Erdoğan ABD'den eli boş döndü

Başbakan Erdoğan’ın Washington ziyaretini değerlendiren BBC, “Türkiye, Suriye konusunda duymak istediklerini Amerikalı muhatabından işitemedi" yorumunda bulundu.

Reyhanlı katliamının ardından Başbakan Erdoğan’ın kalabalık bir heyet ile Washington’a yaptığı ziyarete ilişkin yorumlar sürüyor. Son olarak geziye ilişkin değerlendirmelerde bulunan BBC, Türkiye’nin, Suriye konusunda Obama’dan istediğini alamadığını ifade etti.

BBC, bazı Türk diplomatik kaynakların ABD’nin üst düzey yetkilileri ile 13-15 saatlik görüşme maratonlarını hatırlatarak, ziyaretin Türkiye’nin endişelerini bütün detayları ile Amerikan muhataplarına aktarma yönünde başarı sağladığını kaydetti. BBC’de yer alan haberde Erdoğan’ın Suriye konulu Cenevre konferansına ilişkin görüşlerine dikkat çekildi.
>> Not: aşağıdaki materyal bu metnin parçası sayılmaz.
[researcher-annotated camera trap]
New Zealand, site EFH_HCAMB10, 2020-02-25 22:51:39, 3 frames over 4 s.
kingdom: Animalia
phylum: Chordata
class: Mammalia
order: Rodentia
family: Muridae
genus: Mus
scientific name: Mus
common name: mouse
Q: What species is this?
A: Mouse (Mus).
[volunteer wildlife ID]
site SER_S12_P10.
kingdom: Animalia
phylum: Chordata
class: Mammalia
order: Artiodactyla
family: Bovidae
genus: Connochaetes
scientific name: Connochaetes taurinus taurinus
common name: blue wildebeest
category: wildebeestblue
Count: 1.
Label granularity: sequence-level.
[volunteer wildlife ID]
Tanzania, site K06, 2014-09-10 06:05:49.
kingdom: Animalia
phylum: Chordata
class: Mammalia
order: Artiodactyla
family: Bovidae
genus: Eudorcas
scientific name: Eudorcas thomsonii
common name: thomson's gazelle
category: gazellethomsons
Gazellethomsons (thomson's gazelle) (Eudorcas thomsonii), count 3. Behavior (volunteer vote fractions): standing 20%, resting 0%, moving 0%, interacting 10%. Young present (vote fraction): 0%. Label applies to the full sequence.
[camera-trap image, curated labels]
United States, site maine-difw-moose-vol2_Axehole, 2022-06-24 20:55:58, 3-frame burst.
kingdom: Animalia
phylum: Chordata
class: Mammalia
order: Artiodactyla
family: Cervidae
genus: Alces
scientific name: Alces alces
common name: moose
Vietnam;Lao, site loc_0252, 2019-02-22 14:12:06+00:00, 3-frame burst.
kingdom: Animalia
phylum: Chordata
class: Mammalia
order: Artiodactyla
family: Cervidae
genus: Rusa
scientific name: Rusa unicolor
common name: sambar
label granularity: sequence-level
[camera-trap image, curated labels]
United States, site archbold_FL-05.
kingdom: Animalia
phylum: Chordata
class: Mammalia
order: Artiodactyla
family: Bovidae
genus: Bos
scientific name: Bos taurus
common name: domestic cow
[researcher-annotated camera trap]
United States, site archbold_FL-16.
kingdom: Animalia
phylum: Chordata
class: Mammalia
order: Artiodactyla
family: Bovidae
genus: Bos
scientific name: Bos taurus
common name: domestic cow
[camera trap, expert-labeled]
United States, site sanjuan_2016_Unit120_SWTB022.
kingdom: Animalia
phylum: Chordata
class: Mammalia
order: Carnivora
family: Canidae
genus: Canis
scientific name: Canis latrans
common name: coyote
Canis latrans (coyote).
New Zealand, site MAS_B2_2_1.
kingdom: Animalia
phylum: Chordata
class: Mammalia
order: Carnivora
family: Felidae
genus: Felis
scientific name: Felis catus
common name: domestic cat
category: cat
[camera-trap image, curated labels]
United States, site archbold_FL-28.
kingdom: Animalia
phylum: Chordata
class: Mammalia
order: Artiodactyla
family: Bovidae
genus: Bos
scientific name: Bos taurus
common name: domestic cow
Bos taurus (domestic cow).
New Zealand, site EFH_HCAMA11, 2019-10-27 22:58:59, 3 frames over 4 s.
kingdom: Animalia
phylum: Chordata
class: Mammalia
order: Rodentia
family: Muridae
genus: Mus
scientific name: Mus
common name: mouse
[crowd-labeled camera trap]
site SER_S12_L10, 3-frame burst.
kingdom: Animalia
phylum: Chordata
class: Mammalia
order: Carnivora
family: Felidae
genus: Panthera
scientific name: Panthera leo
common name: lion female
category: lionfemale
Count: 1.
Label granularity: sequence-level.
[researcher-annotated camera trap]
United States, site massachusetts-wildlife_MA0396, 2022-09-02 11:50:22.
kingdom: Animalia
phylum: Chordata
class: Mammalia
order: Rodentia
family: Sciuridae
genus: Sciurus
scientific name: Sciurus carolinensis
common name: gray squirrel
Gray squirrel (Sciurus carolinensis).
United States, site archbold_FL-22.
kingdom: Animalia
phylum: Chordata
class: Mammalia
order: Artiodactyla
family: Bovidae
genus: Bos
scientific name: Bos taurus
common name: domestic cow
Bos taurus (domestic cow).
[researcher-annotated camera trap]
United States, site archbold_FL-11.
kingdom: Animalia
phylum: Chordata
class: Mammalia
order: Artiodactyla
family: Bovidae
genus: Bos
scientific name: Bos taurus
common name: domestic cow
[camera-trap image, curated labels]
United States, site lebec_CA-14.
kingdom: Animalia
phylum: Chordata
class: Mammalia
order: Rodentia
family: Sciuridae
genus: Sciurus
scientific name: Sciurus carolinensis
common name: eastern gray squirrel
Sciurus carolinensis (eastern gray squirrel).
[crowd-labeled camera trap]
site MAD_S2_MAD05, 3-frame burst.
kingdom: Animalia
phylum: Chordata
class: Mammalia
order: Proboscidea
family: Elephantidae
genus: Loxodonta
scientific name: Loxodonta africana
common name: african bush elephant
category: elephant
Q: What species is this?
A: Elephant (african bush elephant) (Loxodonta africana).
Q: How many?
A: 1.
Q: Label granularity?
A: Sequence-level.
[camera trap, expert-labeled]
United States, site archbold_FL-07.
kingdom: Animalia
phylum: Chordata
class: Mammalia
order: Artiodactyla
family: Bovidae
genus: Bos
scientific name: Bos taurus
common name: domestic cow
Anka’nın haberine göre, Erdoğan’ın geziye başlamadan önce Suriye ile ilgili "ABD önderliğinde uçuşa yasak bölgeyi destekleriz" ve "Cenevre bir oyalama taktiğidir" başlıklı çıkışları ile "isteyerek veya istemeyerek" görüşme ile ilgili beklentileri yükseltme yolunu seçtiğini vurgulandı.

"El Nusra çok tartışıldı"
Erdoğan’ın Washington’da ise "uçuşa yasak bölgeyi BMGK kararına bağlarken, Cenevre 2’yi çözüm yolu olarak gördüğünü açıkladığını" belirten BBC, "Amerikan tarafının Suriye içindeki aşırı unsurlara karşı Türkiye’nin yumuşak tutumundan rahatsız olduğu açık bir sır" değerlendirmesinde bulunduktan sonra Leigh Üniversitesi profesörü Henri Barkey’e göre görüşmelerde "El Nusra çok tartışıldı ve onlarsız bir yol aranmak için anlaşılmış olabilir" dedi.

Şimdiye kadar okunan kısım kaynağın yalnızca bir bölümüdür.